Lawmakers revised the measure late Monday, just beating a deadline and setting up a possible vote by the end of the week. The regular session is scheduled to end Thursday.

“We’ve made progress in the discussion, but we’re not there yet,” the Democrat told public radio’s “Capitol Pressroom” on Tuesday.

The bill would legalize medical marijuana for severely ill patients. Among the changes made Monday were allowing only doctors to prescribe the drug, dropping three conditions for which marijuana could be prescribed – diabetes, lupus and post-concussion syndrome – and doing away with an advisory panel that would oversee the program.
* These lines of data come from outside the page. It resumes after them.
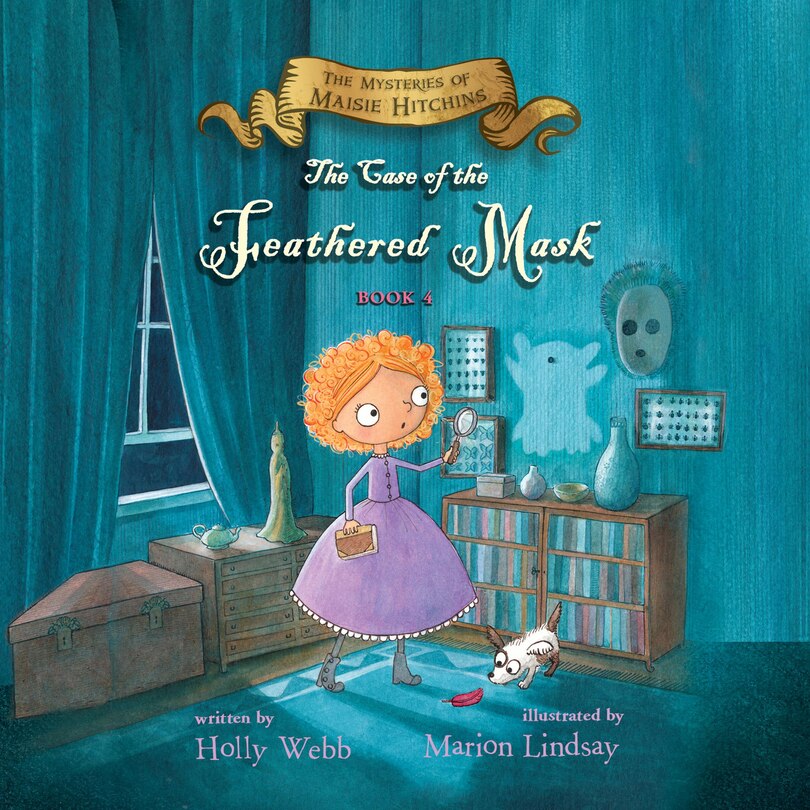 The Case of the Feathered Mask: The Mysteries of Maisie Hitchins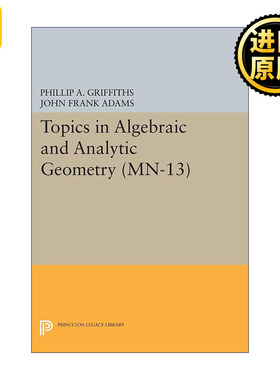 英文原版 Topics in Algebraic and Analytic Geometry Mathematical Notes 代数和解析几何主题 数学 菲利普·格里菲思课程笔记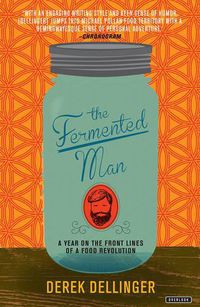 Cover image for The Fermented Man: A Year on the Front Lines of a Food Revolution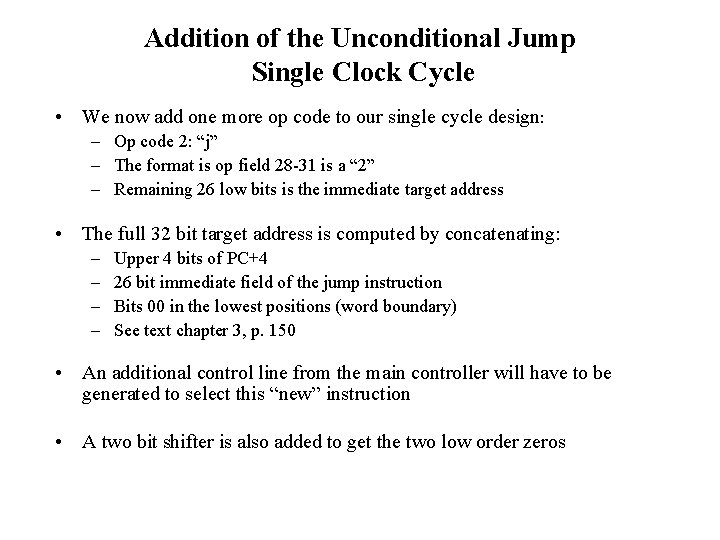 Addition of the Unconditional Jump Single Clock Cycle • We now add one more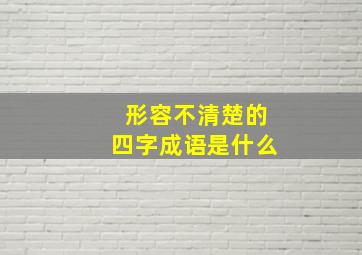 形容不清楚的四字成语是什么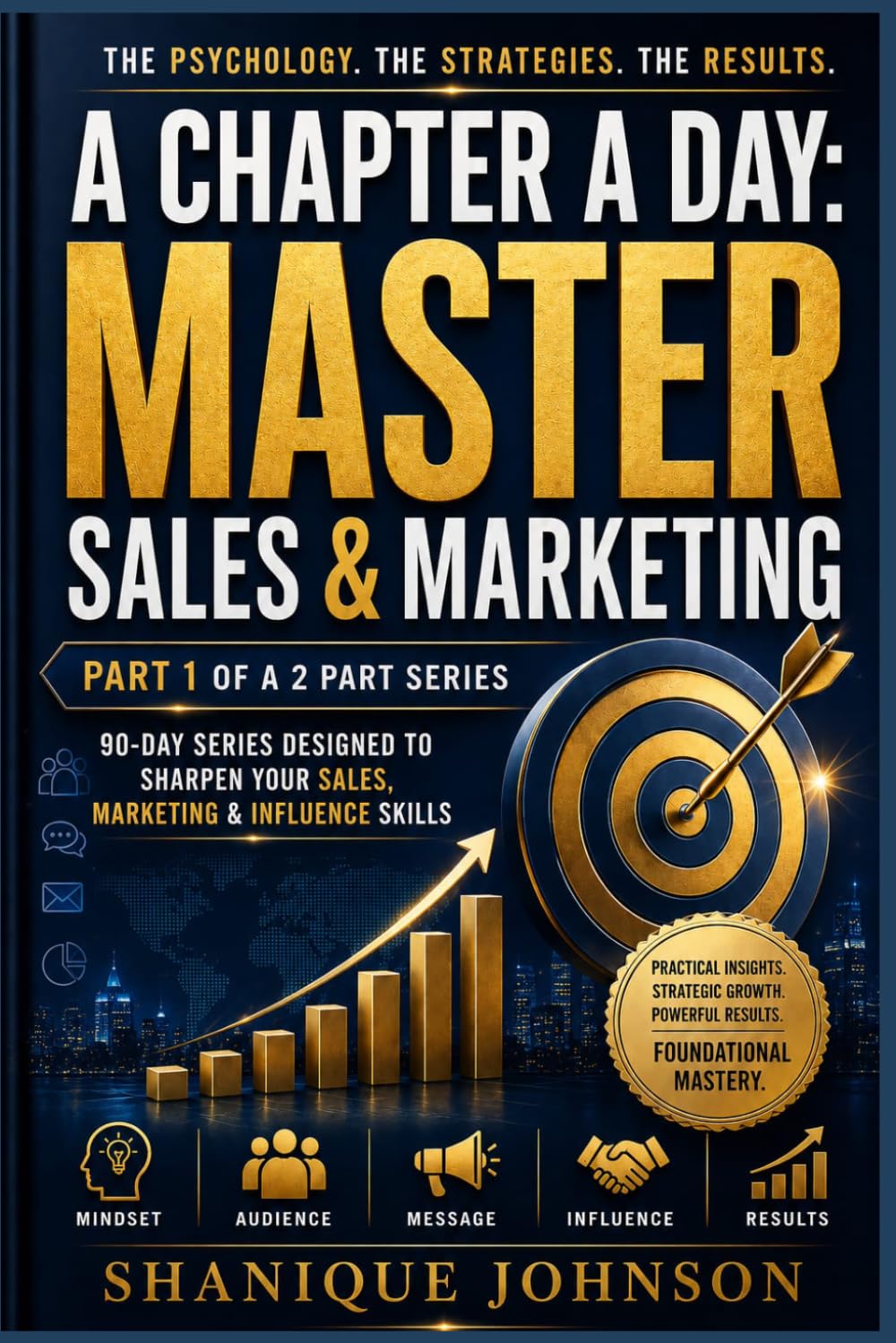 A Chapter a Day: Master Sales & Marketing: A 90-Day Series Designed to sharpen Your Sales, Marketing and Influence Skills
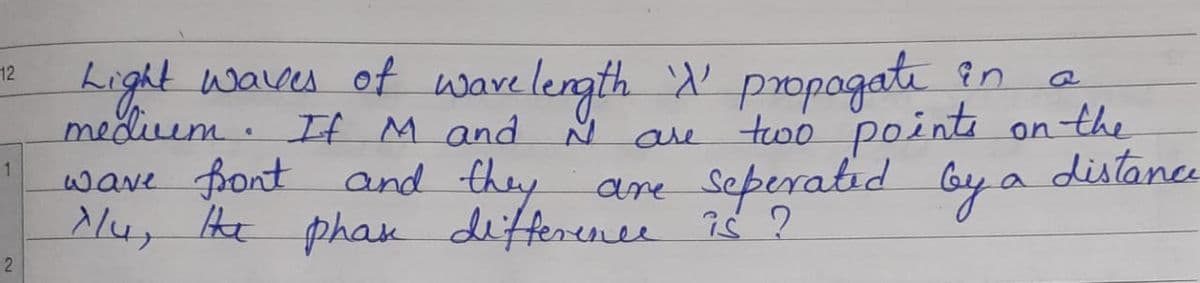 Light waves of ware length A' propogati in
meduem. If M and Ň
wave Bont
lu, He phae deffterence 8 ?
12
two pointi on the
and they are seperatid by a
are
1
2
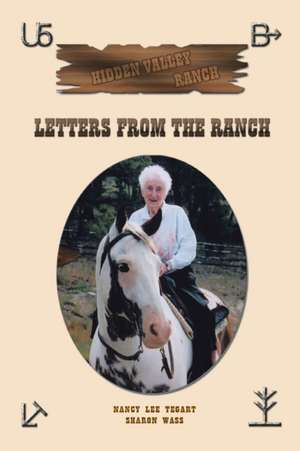 Letters from the Ranch de Nancy Lee Tegart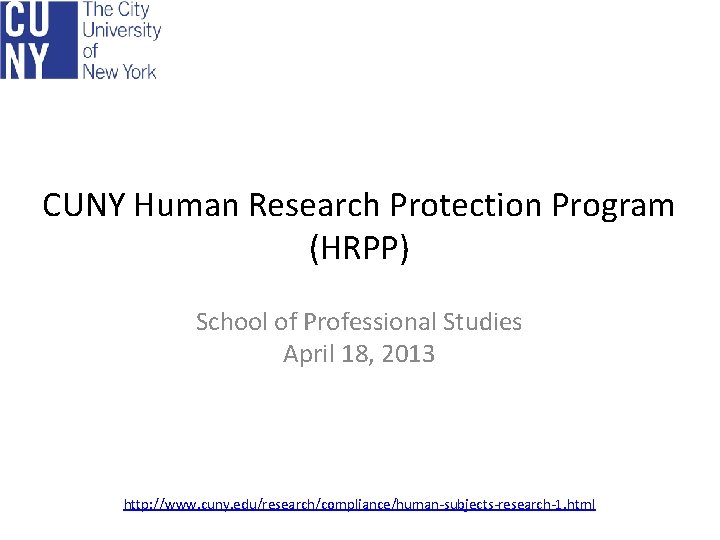 CUNY Human Research Protection Program (HRPP) School of Professional Studies April 18, 2013 http:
The amended bill, introduced shortly before midnight Monday, needs to be on lawmakers’ desks for three days before it can be voted on, though Cuomo could waive the aging period.

Advocates are pressing Cuomo to allow the drug to be smoked, saying that is the fastest way of ingesting the drug, which helps with nausea associated with chemotherapy treatment.

A spokesman for bill co-sponsor Sen. Diane Savino said negotiations with Cuomo’s office are continuing and that amending the bill didn’t signify that a final deal had been reached. He said negotiators are still waiting for bill language from Cuomo.

When pressed on why his office hasn’t provided language for the medical marijuana bill, Cuomo said, “I don’t want to get into the negotiations with the Senate leadership and the Assembly leadership.”